Prep Time 15 minutes mins
Cook Time 10 minutes mins
Total Time 25 minutes mins
- 1 (11.5-ounce) package Fresh Express® Sweet Kale Chopped Salad Kit
- 4 ounces rice noodles
- 1 tbsp sesame oil
- 2 cloves garlic, minced
- 1 tsp fresh ginger, grated
- 2 cups shelled edamame (thawed if frozen)
- 1 red bell pepper, thinly sliced
- 1 cup shredded carrots
Sauce:
- 3 tbsp low-sodium soy sauce
- 1 tbsp rice vinegar
- 1 tbsp maple syrup or honey
- 1–2 tsp sriracha (optional, for heat)
- 1 tbsp peanut butter or tahini
- Juice of ½ lime
To finish:
- Poppyseed dressing (from the kit)
- Pumpkin seeds (from the kit)
- Optional: chopped cilantro + green onions + crushed peanuts or cashews
Cook the rice noodles according to package directions, then drain and rinse with cold water so they don’t stick. Set aside.
In a large pan, heat the sesame oil over medium heat. Add the garlic and ginger and cook for about 30 seconds until fragrant.

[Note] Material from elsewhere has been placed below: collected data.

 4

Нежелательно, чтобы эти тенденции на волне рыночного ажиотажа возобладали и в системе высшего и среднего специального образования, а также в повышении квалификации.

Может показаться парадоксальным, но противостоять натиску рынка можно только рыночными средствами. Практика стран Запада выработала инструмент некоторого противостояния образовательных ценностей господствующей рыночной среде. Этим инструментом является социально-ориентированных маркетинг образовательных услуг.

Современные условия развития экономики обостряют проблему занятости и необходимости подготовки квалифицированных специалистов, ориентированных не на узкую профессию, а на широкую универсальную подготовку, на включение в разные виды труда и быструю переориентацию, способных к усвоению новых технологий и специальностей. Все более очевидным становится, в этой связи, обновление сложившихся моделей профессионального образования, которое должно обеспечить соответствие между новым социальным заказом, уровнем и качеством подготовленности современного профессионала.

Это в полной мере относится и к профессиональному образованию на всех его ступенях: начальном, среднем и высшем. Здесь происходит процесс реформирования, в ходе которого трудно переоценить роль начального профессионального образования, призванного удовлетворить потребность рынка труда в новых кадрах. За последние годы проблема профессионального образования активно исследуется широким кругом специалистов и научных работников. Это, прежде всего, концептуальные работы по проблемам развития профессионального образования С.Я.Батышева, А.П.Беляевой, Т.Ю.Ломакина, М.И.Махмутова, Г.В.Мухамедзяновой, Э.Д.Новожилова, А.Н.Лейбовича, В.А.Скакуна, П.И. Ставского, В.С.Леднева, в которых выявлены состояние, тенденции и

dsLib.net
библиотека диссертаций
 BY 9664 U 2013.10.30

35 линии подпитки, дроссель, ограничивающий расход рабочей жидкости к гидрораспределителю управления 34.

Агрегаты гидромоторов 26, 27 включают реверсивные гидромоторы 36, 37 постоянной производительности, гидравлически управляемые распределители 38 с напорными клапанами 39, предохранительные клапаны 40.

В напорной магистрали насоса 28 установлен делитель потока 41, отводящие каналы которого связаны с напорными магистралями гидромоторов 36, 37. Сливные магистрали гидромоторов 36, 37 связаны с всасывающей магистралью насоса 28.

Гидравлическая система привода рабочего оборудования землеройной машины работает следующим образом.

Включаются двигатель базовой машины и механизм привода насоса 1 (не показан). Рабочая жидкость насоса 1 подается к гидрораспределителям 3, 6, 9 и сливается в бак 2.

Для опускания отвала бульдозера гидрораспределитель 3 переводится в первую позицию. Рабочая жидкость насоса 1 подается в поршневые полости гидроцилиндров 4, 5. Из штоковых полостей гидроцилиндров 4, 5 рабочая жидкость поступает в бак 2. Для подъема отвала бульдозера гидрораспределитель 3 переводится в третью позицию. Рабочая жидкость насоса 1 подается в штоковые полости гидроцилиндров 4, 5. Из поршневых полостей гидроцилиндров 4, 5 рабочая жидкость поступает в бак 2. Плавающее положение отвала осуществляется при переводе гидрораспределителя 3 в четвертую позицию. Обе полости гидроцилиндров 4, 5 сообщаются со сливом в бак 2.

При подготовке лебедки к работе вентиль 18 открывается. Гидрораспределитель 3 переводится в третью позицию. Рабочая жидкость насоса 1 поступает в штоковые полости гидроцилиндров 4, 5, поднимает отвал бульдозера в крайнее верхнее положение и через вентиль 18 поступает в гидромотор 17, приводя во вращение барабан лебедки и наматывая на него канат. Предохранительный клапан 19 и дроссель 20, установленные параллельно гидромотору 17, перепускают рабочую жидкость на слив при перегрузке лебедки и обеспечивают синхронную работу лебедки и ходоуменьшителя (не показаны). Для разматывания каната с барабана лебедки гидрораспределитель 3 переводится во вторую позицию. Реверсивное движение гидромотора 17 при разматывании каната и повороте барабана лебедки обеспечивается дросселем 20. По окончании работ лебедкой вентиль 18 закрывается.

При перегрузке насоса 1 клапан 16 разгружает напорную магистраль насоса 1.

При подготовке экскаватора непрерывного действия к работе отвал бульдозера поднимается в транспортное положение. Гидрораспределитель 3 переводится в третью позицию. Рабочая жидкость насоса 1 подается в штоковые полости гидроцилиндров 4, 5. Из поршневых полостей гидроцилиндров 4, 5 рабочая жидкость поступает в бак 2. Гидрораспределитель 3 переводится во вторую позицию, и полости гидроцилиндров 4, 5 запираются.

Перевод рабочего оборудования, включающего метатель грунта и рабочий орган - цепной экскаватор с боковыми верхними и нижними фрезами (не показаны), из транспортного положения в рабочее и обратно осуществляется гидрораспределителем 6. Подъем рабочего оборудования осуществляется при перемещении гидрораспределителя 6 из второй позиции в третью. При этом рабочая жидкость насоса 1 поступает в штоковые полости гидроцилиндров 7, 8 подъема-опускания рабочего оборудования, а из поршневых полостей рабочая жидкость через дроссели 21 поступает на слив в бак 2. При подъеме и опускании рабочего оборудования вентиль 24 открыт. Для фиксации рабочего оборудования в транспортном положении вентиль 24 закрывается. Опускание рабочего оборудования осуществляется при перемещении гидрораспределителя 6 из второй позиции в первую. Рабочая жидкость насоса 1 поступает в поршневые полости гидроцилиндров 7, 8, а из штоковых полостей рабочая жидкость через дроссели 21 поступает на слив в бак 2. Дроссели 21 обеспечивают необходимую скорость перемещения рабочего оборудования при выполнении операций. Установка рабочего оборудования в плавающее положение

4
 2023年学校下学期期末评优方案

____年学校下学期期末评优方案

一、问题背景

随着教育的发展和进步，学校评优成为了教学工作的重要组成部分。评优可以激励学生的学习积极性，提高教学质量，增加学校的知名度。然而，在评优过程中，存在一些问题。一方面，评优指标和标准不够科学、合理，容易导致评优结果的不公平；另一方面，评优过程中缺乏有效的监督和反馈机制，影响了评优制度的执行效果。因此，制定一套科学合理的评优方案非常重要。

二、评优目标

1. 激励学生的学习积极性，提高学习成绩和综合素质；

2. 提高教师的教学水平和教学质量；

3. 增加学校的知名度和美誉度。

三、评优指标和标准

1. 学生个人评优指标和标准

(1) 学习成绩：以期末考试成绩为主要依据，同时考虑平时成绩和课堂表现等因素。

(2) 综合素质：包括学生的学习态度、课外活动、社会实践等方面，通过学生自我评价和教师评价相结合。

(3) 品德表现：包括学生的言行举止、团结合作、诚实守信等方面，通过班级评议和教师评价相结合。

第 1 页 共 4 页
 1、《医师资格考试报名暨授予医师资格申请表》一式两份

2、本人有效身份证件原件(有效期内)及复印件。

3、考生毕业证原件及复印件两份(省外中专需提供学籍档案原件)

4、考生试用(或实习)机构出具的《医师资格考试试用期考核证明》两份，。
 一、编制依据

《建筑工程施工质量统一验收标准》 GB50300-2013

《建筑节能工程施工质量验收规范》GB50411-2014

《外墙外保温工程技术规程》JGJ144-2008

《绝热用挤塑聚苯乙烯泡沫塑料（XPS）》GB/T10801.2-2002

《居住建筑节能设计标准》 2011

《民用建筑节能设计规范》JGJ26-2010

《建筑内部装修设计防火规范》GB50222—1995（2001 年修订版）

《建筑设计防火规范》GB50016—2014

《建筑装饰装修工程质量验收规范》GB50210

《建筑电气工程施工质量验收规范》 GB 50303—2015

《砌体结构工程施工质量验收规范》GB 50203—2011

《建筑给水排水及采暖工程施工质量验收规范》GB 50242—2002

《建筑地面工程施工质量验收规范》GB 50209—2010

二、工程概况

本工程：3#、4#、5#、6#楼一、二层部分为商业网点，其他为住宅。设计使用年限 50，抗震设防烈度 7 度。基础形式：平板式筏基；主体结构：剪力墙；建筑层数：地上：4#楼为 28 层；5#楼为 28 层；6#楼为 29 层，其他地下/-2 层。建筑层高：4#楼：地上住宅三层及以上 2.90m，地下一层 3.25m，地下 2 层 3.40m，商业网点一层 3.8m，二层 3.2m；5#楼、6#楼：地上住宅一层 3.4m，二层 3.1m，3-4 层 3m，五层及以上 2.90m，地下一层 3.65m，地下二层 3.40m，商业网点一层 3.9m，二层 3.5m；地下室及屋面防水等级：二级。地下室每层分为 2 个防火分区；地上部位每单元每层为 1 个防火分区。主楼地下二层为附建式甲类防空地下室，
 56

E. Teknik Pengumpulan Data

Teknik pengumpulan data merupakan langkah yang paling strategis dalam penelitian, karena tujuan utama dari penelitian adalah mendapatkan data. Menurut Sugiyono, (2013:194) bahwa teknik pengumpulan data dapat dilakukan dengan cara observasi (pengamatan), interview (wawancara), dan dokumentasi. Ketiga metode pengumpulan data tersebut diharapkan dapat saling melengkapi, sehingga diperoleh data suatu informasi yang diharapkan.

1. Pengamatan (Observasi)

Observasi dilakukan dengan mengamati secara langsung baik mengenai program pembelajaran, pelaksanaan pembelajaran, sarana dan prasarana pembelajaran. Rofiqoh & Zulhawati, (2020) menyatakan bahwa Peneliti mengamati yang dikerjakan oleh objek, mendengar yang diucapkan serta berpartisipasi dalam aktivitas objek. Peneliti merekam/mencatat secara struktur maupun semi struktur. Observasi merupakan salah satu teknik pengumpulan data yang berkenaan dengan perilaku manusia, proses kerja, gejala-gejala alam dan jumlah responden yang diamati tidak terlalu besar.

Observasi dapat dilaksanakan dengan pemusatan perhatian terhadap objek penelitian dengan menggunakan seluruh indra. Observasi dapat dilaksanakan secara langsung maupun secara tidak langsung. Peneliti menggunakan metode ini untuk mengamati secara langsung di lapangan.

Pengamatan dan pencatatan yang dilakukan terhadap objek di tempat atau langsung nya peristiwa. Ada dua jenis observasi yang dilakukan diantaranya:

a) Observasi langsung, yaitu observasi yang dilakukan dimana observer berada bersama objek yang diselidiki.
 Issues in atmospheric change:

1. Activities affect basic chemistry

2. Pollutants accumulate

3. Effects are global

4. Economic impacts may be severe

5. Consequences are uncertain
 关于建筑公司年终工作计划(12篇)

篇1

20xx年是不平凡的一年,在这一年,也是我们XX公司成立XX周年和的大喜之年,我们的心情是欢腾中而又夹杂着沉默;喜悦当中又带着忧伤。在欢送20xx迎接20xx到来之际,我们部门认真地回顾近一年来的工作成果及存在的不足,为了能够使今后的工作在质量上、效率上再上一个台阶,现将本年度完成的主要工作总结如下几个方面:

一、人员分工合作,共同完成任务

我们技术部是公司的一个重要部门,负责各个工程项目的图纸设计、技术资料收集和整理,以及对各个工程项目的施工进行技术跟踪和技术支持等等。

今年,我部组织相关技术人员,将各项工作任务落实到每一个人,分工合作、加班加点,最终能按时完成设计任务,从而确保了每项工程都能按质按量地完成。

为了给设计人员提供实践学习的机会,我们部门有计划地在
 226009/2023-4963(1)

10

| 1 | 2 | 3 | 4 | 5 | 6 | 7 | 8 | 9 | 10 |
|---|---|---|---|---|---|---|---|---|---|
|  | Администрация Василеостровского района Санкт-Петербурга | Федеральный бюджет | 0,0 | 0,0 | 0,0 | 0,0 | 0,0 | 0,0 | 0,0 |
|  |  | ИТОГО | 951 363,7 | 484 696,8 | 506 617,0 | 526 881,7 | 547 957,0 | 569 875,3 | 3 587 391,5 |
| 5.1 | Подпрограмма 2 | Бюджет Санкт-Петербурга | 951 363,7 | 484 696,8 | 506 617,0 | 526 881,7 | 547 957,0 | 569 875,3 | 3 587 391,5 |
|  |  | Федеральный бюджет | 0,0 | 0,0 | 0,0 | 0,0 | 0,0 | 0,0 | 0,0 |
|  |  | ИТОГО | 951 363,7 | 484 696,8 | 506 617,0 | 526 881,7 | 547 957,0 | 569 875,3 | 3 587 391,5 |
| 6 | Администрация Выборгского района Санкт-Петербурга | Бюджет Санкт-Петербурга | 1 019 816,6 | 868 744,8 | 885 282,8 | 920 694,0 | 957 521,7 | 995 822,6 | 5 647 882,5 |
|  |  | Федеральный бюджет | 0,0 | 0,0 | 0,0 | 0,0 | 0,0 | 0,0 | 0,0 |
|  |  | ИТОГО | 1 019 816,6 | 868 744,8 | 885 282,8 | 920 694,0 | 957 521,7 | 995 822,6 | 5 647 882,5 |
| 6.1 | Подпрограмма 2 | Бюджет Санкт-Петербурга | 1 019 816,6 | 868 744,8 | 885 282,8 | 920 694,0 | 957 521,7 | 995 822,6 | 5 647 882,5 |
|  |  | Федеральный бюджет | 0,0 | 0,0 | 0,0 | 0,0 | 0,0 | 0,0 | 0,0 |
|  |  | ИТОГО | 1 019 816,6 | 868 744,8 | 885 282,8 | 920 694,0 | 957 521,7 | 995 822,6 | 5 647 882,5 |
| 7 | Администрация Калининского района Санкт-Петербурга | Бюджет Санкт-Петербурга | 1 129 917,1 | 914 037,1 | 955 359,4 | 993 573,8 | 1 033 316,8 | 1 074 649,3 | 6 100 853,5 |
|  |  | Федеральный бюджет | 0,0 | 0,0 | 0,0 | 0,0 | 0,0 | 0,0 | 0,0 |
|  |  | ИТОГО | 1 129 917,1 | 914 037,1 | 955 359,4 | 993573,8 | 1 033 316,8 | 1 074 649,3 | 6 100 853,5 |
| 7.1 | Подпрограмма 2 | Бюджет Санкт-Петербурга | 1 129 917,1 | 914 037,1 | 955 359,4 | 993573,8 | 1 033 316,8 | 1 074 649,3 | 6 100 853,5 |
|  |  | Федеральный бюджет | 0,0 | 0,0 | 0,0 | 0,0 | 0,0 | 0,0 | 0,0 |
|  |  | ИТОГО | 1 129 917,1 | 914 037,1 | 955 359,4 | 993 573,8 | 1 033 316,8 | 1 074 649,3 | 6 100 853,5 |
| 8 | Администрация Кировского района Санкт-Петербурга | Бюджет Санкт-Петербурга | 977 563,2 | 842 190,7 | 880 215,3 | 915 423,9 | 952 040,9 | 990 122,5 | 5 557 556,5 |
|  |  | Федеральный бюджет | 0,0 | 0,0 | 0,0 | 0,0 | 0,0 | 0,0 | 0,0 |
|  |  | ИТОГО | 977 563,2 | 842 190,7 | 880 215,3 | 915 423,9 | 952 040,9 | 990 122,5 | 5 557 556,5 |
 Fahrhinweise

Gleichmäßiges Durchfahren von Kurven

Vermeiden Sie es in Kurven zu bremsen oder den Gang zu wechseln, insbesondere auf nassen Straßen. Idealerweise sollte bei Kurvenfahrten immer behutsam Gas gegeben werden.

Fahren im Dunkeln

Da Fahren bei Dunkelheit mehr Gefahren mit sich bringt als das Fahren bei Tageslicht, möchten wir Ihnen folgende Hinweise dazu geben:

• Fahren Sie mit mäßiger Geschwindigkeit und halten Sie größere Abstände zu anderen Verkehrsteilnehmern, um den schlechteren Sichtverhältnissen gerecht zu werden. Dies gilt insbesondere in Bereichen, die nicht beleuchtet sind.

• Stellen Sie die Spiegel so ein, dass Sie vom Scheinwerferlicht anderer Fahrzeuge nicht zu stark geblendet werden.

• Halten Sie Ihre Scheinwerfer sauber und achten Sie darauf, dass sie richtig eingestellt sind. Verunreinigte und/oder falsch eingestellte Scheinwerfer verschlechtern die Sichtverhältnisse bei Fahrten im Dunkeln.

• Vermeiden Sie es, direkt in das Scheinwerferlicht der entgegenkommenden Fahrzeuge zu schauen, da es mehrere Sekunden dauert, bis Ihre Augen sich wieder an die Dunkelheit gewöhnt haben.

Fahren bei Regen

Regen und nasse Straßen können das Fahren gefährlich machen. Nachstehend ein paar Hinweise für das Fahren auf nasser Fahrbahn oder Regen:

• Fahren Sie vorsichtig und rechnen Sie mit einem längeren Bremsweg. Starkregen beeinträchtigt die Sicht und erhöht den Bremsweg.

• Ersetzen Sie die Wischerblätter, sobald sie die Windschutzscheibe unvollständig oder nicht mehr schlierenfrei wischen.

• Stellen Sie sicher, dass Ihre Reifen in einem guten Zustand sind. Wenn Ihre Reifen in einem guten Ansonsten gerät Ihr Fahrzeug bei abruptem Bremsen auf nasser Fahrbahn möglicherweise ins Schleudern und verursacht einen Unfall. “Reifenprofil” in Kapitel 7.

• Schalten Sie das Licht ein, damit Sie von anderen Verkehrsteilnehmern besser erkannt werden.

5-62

Add the edamame, bell pepper, and carrots. Sauté for 3–4 minutes until slightly softened but still have some crunch.
In a small bowl, whisk together the soy sauce, rice vinegar, maple syrup, sriracha, peanut butter, and lime juice until smooth.
Add the cooked noodles and the Fresh Express® Sweet Kale greens into the pan. Pour the sauce over everything and toss well until the greens slightly wilt and everything is coated.
Remove from heat and drizzle with a little of the poppyseed dressing for that sweet + tangy contrast.
Top with pumpkin seeds, and any extras like cilantro, green onions, or crushed nuts.